これは、別に「好きだー!」という愛の告白の類に限らない話です。というより、もっとささやかな日常の想いや心の内で起きたことについてのこと。

「想いを伝える」ことのインパクトを感じた最初の記憶は、高校一年のときのこと。

担任でもなんでもない、現代文の先生に年賀状を出したときのことです。

私は物心ついたときから本が好きで、
学校の図書室に入り浸っていて、
暇があればずっと本を読んでいるような子でした。

居場所のなさを感じたり、家でも辛いことが多かったので、
本の世界に希望を見出し、時にその世界に逃げ込んでいたともいえます。

中学校のときも、一時期クラスにあまりなじめない時があって、そのときは休み時間にもずっと本を読んでいました。

だからといって、=(イコール)国語の授業が好きとは限らないのですが、高校1年生時の現代文の先生の授業はとても好きでした。
どこがと言われるとうまく言語化ができないくらい、今となってはおぼろ気なのですが。

もう定年近い、当時の私にとっては「おじいちゃん」に近いようなその先生に、なんとなしに思い立って年賀状を出しました。

そこに「先生の授業が好きです」と書き、そのお返事に先生は「私の授業が好きだと言ってくれて、とても嬉しく思います」と書いてくれたのです。

そして、
”おそらく現代文や、私の授業が好きだということは、どこか生きづらさを感じやすい人なのではないかと思うけれど、応援しています”といった旨(言葉はあやふや)も添えられていました。

そのシンプルなやりとりに、
「喜んでもらえた」「受け取ってもらえた」という嬉しさと、とても大切な深い部分を共有しあえたような温かい感覚を感じて、ものすごく力づけられたのです。
先生にも少なからずプラスのインパクトをもたらすことができたのではないか、という肯定感・効力感のようなものも生まれたと思います。

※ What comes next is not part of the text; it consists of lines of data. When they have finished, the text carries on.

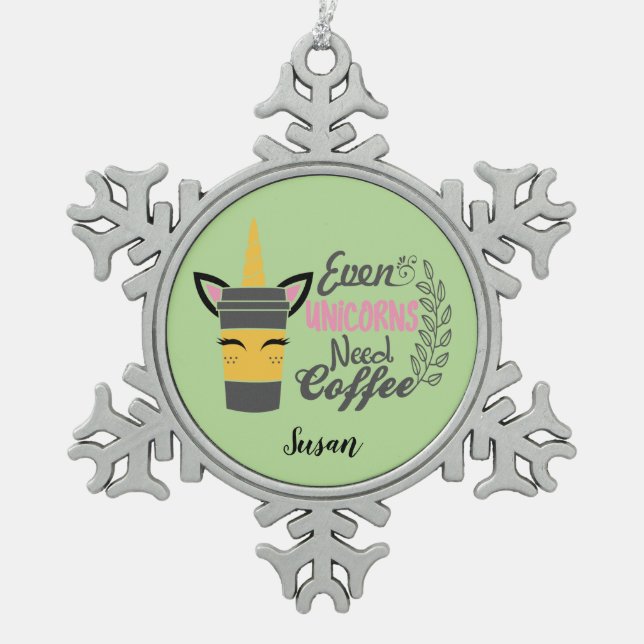 Selbst Einhörner brauchen Kaffee Schneeflocken Zinn-Ornament (Vorderseite)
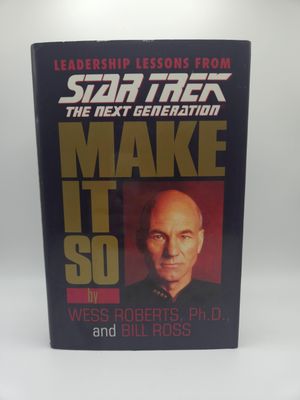 Leadership Lessons from Star Trek The Next Generation: Make It So by Wess Roberts &amp; Bill Ross - 1995 Hardcover book with Dust Jacket (ENGLISH)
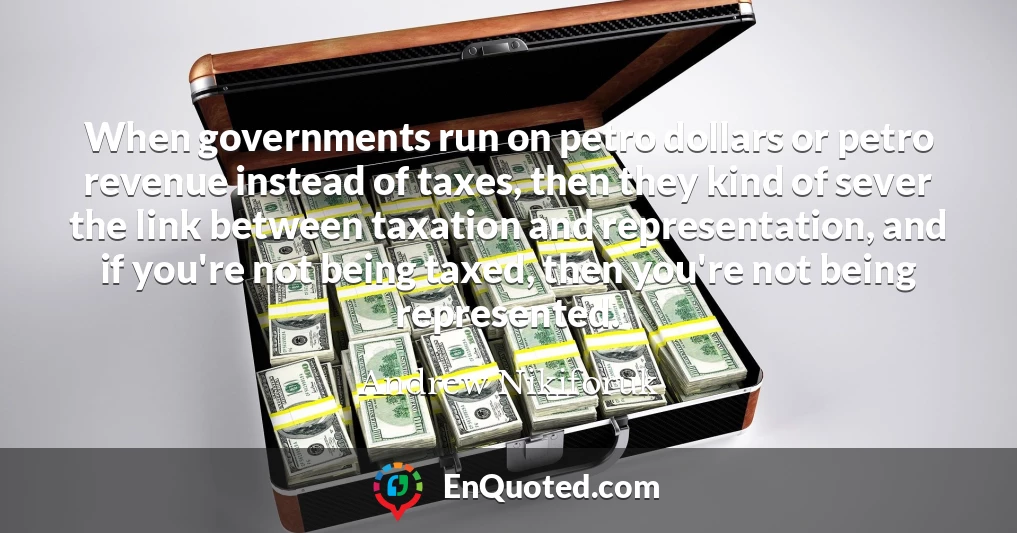 When governments run on petro dollars or petro revenue instead of taxes, then they kind of sever the link between taxation and representation, and if you're not being taxed, then you're not being represented.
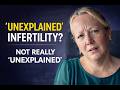 Why “Unexplained Infertility” Happens | Fertility Bandwidth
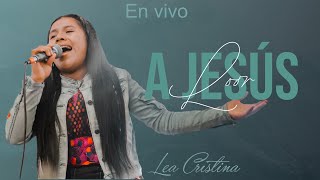 Lea Cristina  A Jesús Loor  EN VIVO [upl. by Dove]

もし私が、別に敢えてわざわざ年賀状を出さなくても、と億劫がっていたら。担任でもないクラスの、一人の生徒だし、と遠慮していたら。
そのやりとりは発生しなかった。

私の想いは先生には伝わらなかったし、存在しないのと半分同じになってしまっていたと思うのです。

日本人は特に、敢えて言葉にしないというか、
ちょっとしたことを褒めるとか、小さな気持ちを伝えることへのハードルがまだまだ存在するように感じます。

"言わなくてもわかるでしょ"というハイコンテクスト文化。

別に自分なんかが言わなくても、という気持ちになったり、相手に受け取ってもらえないかもしれない不安から躊躇してしまうこともあるかもしれません。

でも、それでも伝えてほしい。

期待していたような反応がなかったとしても、意外と伝わっていることだって結構ある。

自分も相手も少し心が温かく元気になるようなやりとりが、増えるといいなあ、なんてことを思っています。